Winner: Samsung Galaxy S7 edge. Like the first two tests, the S7 edge bested the other three smartphones in this list, and by a much larger margin as well. Evidently, there’s something about Samsung’s 14nm Exynos chip that enables a low-power environment when the phone is running certain tasks.
It’s worth noting that the YouTube video loop test results vary widely between tests. In the case of the S7 edge, the margin is as high as 40 minutes of playback. In addition to that, the YouTube test also doesn’t exactly replicate real life usage; the former two tests – AnTuTu Tester and PCMark – are much more indicative of real life usage as they test a wide range of different usage scenarios.
While the S7 edge is the overall winner of these battery drain tests, it’s worth noting that it is one of the two costliest smartphones in this list.
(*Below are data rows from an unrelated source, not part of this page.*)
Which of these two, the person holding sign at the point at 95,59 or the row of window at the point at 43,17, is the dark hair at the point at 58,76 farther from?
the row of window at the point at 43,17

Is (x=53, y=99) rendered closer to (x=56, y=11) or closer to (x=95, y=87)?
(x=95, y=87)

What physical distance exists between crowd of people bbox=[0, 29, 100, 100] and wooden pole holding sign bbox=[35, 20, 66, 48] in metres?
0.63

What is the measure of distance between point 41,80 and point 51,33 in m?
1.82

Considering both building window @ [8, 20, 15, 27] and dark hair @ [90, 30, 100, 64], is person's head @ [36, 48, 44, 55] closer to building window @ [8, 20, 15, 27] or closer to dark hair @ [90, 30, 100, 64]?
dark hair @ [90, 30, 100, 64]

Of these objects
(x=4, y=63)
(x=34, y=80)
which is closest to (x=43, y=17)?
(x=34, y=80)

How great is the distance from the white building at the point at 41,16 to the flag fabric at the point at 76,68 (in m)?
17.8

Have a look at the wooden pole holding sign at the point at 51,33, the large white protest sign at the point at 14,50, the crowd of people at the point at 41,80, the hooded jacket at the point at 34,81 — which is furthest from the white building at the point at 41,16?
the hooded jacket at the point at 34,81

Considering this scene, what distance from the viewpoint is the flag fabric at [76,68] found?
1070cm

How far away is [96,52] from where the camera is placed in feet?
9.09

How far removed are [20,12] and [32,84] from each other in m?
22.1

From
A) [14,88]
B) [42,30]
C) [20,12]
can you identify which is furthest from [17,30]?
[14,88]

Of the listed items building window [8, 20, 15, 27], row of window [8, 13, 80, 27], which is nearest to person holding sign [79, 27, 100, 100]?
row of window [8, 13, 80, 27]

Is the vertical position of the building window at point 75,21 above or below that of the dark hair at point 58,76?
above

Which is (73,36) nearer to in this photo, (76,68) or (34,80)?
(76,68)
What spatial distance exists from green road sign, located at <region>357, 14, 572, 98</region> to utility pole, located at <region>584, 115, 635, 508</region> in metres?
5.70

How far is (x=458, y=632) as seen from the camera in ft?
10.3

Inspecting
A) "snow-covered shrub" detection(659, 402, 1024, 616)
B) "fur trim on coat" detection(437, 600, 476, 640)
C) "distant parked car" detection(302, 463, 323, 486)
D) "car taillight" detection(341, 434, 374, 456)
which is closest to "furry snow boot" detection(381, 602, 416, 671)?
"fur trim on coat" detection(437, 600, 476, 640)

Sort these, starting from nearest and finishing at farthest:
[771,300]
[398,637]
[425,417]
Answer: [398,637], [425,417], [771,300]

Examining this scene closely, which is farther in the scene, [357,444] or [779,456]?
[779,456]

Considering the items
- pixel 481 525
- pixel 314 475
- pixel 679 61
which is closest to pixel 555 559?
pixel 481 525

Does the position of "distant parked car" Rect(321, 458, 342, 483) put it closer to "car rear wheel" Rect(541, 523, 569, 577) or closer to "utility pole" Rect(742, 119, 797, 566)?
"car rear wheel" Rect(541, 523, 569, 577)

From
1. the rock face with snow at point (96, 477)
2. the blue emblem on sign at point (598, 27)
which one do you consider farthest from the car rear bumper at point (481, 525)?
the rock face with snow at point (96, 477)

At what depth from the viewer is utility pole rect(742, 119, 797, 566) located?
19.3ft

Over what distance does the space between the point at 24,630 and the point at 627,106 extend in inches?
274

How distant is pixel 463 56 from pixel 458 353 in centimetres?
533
Retailing at RM3,099, it is similarly priced to the Xperia Z5 Premium, which is the worst performer here. It’s evident that the 4K display of the Z5 Premium consumes quite a lot of power; we suspect the Snapdragon 810 didn’t help as well. As for the Nexus 6P, it retails at RM2,698; that’s RM599 more than the base model of the Mate 8 (RM2,099), which is the variant we used for these tests.
For what it’s worth, I’ve used all four devices as my daily driver over the course of this year, and I can say with confidence that despite being neck-and-neck with the Nexus 6P, I found the Mate 8 to last far longer.
Incidentally, both the Mate 8 and S7 edge have similar battery life despite the hardware differences; these two premium phones were also the only two in this list that lasts well into a second day without charging.
Our three battery tests here won’t give a perfectly accurate description of the battery life on the four devices, but they certainly do give a good indicator for how they perform in day-to-day use.